-- START --
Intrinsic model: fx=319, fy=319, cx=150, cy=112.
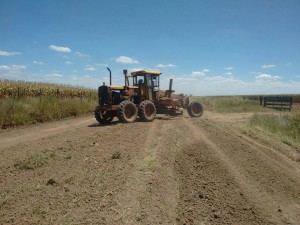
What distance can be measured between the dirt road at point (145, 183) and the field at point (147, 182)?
0.02 metres

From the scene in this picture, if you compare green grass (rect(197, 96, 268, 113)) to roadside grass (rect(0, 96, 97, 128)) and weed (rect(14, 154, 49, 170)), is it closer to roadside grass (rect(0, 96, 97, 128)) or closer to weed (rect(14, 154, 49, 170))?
roadside grass (rect(0, 96, 97, 128))

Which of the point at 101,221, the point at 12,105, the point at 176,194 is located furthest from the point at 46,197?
the point at 12,105

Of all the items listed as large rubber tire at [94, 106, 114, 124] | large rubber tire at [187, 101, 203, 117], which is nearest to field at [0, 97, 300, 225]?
large rubber tire at [94, 106, 114, 124]

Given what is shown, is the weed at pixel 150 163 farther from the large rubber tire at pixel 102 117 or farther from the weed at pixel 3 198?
the large rubber tire at pixel 102 117

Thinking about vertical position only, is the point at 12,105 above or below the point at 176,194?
above

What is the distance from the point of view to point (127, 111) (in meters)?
13.8

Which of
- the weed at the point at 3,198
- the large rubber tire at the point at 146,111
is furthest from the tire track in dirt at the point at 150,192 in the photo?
the large rubber tire at the point at 146,111

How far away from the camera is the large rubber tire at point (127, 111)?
44.0 feet

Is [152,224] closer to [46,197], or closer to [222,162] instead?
[46,197]

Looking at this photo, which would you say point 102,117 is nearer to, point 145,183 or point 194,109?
point 194,109

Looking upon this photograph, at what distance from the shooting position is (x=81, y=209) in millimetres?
4816

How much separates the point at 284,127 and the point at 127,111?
7.70 metres

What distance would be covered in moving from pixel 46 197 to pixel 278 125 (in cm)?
1342

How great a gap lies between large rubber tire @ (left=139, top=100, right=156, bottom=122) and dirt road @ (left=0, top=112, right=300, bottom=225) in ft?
14.8
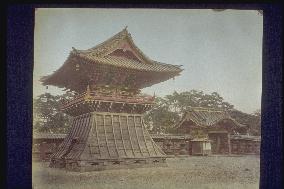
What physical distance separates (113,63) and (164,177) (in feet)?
6.28

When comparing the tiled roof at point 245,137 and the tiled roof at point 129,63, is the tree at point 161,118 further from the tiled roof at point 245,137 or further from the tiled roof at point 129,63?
the tiled roof at point 245,137

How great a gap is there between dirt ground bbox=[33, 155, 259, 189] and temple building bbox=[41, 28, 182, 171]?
0.18 metres

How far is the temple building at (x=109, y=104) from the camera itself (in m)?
5.19

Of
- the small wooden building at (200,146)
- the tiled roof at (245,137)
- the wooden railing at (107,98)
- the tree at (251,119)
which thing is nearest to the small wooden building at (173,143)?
the small wooden building at (200,146)

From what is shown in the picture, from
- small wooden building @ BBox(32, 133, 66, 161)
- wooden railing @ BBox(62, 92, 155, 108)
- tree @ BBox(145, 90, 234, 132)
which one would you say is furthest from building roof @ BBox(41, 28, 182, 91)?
small wooden building @ BBox(32, 133, 66, 161)

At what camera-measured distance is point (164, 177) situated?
497 centimetres

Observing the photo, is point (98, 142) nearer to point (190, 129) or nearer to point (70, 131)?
point (70, 131)

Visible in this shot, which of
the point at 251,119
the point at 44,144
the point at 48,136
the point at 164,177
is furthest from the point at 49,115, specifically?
the point at 251,119

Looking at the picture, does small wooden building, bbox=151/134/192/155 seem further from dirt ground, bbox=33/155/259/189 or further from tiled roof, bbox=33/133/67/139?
tiled roof, bbox=33/133/67/139

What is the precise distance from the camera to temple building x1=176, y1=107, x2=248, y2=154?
5.25 metres

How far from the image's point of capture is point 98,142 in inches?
209

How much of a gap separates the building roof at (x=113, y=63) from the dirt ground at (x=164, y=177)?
4.30ft

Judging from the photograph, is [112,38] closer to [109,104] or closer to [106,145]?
[109,104]

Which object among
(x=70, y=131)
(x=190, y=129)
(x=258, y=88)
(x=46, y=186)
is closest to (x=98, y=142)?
(x=70, y=131)
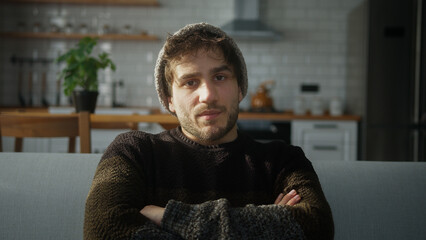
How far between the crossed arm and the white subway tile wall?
138 inches

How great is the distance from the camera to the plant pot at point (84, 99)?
2.44 m

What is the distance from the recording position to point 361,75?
388cm

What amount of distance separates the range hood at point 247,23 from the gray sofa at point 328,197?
3169 millimetres

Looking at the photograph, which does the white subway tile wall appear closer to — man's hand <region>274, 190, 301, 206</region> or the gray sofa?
the gray sofa

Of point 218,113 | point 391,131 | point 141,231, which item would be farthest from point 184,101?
point 391,131

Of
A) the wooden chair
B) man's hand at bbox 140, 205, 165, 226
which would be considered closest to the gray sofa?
man's hand at bbox 140, 205, 165, 226

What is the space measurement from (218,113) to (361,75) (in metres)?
3.00

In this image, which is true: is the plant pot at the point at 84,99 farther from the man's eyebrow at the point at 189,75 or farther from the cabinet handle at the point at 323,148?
the cabinet handle at the point at 323,148

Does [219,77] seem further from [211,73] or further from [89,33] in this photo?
[89,33]

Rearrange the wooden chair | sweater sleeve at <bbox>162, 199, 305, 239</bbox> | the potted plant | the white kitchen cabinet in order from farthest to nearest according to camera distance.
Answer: the white kitchen cabinet < the potted plant < the wooden chair < sweater sleeve at <bbox>162, 199, 305, 239</bbox>

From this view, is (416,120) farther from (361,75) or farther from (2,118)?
(2,118)

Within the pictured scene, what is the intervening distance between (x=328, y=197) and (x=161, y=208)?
509 millimetres

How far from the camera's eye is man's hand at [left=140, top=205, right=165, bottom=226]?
103 cm

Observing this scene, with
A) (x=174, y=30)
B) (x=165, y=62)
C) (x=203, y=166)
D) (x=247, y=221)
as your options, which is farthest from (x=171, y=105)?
(x=174, y=30)
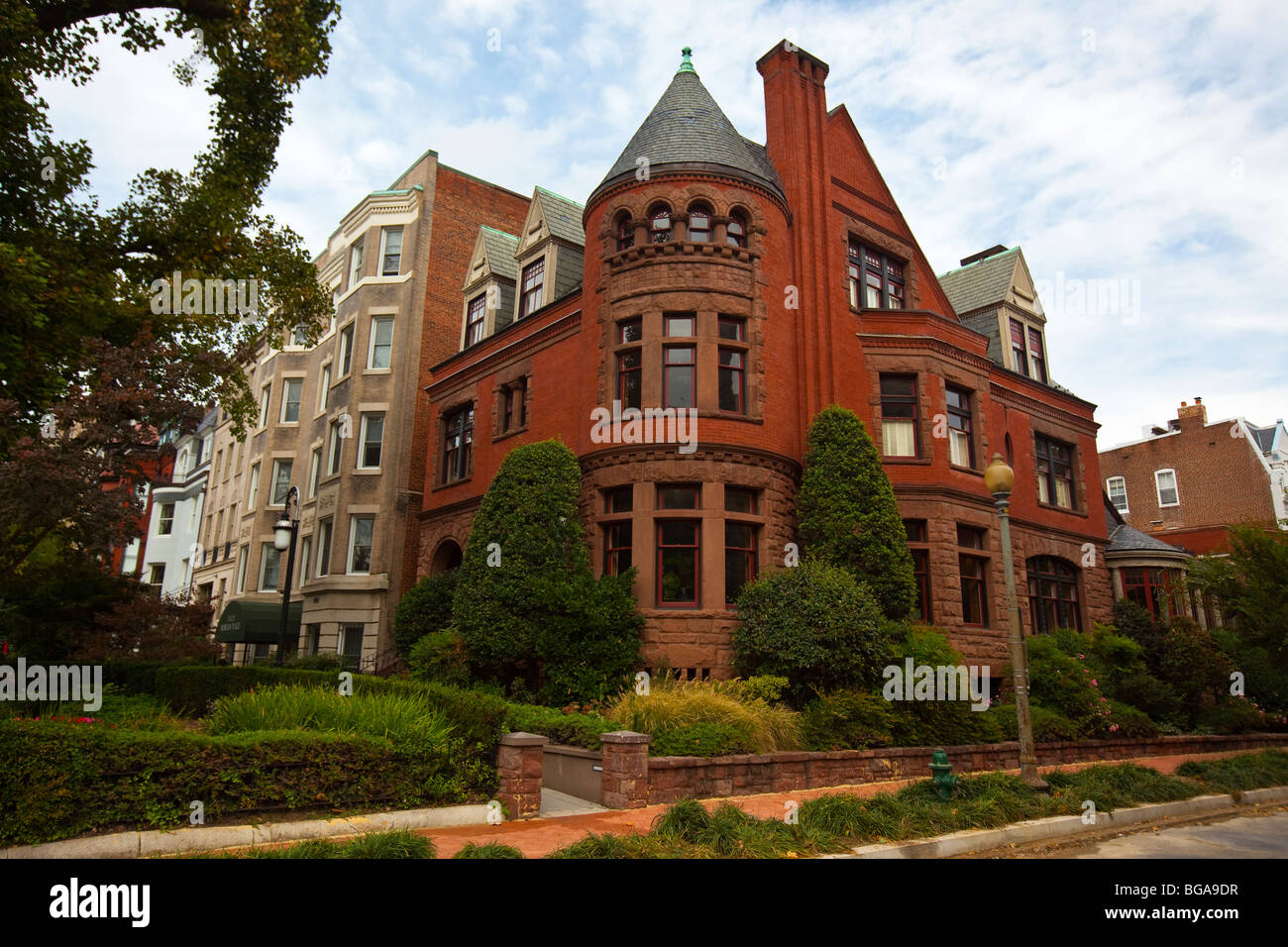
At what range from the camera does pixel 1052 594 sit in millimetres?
26906

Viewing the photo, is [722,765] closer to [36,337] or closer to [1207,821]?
[1207,821]

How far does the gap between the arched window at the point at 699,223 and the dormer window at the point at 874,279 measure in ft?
18.5

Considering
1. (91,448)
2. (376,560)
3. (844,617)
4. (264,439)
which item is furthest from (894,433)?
(264,439)

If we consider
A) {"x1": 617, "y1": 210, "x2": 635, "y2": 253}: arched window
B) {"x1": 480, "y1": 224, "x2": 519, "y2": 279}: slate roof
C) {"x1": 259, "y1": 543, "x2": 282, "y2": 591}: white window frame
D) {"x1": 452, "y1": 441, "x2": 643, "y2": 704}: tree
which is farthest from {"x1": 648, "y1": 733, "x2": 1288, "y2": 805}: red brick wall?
{"x1": 259, "y1": 543, "x2": 282, "y2": 591}: white window frame

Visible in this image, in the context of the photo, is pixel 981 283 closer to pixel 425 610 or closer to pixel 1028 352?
pixel 1028 352

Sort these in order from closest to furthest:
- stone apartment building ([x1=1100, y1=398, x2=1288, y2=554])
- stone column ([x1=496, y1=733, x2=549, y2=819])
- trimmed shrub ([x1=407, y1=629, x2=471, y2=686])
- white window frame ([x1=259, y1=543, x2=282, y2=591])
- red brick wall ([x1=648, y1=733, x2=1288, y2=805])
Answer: stone column ([x1=496, y1=733, x2=549, y2=819])
red brick wall ([x1=648, y1=733, x2=1288, y2=805])
trimmed shrub ([x1=407, y1=629, x2=471, y2=686])
white window frame ([x1=259, y1=543, x2=282, y2=591])
stone apartment building ([x1=1100, y1=398, x2=1288, y2=554])

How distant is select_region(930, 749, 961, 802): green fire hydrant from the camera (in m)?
11.1

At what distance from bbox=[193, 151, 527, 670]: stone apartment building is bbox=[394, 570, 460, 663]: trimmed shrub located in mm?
3355

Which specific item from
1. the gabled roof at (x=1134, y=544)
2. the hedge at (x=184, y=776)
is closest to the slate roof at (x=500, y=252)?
the hedge at (x=184, y=776)

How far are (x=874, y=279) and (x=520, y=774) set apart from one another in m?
20.1

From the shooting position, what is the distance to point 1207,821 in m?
12.5

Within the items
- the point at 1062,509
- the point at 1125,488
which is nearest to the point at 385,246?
the point at 1062,509

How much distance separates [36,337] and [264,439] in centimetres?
2558

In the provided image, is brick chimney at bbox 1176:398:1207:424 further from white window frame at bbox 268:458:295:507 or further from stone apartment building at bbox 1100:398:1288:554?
white window frame at bbox 268:458:295:507
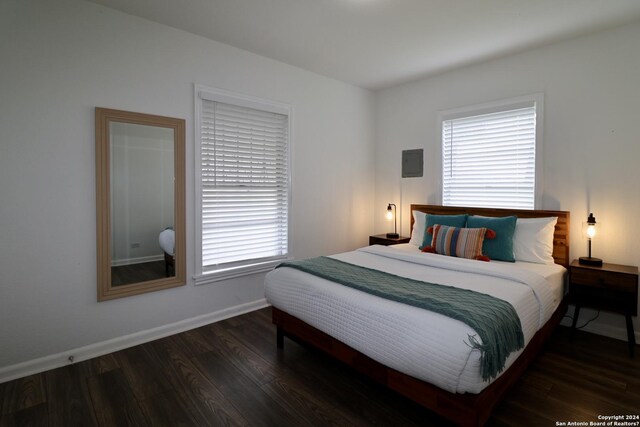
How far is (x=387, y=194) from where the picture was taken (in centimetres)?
480

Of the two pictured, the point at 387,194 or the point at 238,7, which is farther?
the point at 387,194

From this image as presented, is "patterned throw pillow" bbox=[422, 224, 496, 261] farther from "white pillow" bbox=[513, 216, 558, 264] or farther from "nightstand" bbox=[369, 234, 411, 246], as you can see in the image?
"nightstand" bbox=[369, 234, 411, 246]

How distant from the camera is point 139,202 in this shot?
2875mm

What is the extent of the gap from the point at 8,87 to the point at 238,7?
170 cm

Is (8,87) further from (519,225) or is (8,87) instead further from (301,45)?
(519,225)

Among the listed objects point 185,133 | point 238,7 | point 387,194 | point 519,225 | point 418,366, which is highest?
point 238,7

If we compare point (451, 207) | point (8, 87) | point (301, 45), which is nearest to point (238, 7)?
point (301, 45)

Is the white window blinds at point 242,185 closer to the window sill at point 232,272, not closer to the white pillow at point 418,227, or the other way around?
the window sill at point 232,272

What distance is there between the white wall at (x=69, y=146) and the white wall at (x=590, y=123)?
114 inches

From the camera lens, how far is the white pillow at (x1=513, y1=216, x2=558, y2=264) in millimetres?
3087

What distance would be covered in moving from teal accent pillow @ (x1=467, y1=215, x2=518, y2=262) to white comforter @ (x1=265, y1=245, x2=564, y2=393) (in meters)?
0.16

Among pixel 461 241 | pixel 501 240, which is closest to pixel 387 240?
pixel 461 241

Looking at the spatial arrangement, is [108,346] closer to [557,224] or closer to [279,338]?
[279,338]

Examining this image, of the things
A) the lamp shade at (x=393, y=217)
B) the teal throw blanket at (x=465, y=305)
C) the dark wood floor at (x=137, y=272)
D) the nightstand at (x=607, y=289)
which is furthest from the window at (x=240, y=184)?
the nightstand at (x=607, y=289)
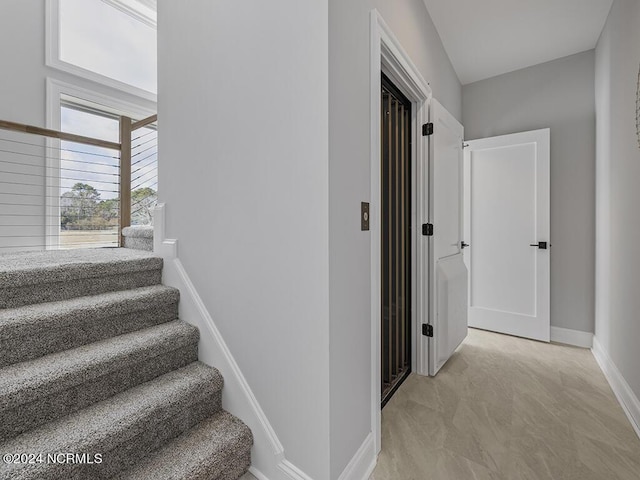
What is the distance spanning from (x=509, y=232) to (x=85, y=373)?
3.44m

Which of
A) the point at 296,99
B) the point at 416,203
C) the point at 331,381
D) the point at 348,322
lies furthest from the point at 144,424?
the point at 416,203

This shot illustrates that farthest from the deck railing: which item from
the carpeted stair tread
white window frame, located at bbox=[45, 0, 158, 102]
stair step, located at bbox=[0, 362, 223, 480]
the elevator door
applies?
the elevator door

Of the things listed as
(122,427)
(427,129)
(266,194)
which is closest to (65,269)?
(122,427)

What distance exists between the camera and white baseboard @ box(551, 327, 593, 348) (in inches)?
110

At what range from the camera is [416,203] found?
224 centimetres

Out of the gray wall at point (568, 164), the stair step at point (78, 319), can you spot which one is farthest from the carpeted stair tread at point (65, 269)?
the gray wall at point (568, 164)

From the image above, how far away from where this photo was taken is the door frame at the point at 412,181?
1.41m

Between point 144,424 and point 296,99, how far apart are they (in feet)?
4.54

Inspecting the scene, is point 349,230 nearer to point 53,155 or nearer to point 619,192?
point 619,192

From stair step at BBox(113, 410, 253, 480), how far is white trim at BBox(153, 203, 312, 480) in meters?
0.06

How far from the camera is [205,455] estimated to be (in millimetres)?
1205

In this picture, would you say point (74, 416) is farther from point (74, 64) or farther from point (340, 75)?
point (74, 64)

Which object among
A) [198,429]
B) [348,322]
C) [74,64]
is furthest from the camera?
[74,64]

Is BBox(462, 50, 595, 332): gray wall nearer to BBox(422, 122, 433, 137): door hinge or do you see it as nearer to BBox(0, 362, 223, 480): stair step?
BBox(422, 122, 433, 137): door hinge
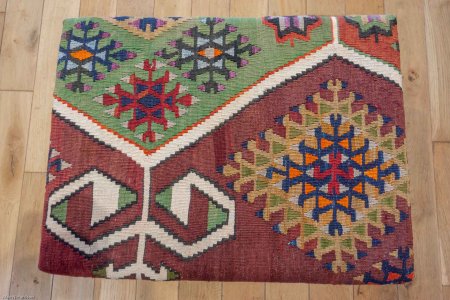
-- END --
REQUIREMENTS:
Locate each line above that contains the string "potted", and copy every such line in full.

RESPONSE TO THE EXERCISE:
Rearrange the wooden chair | sweater sleeve at <bbox>162, 199, 305, 239</bbox> | the potted plant | the white kitchen cabinet in order from farthest to nearest according to camera distance.
Answer: the white kitchen cabinet < the potted plant < the wooden chair < sweater sleeve at <bbox>162, 199, 305, 239</bbox>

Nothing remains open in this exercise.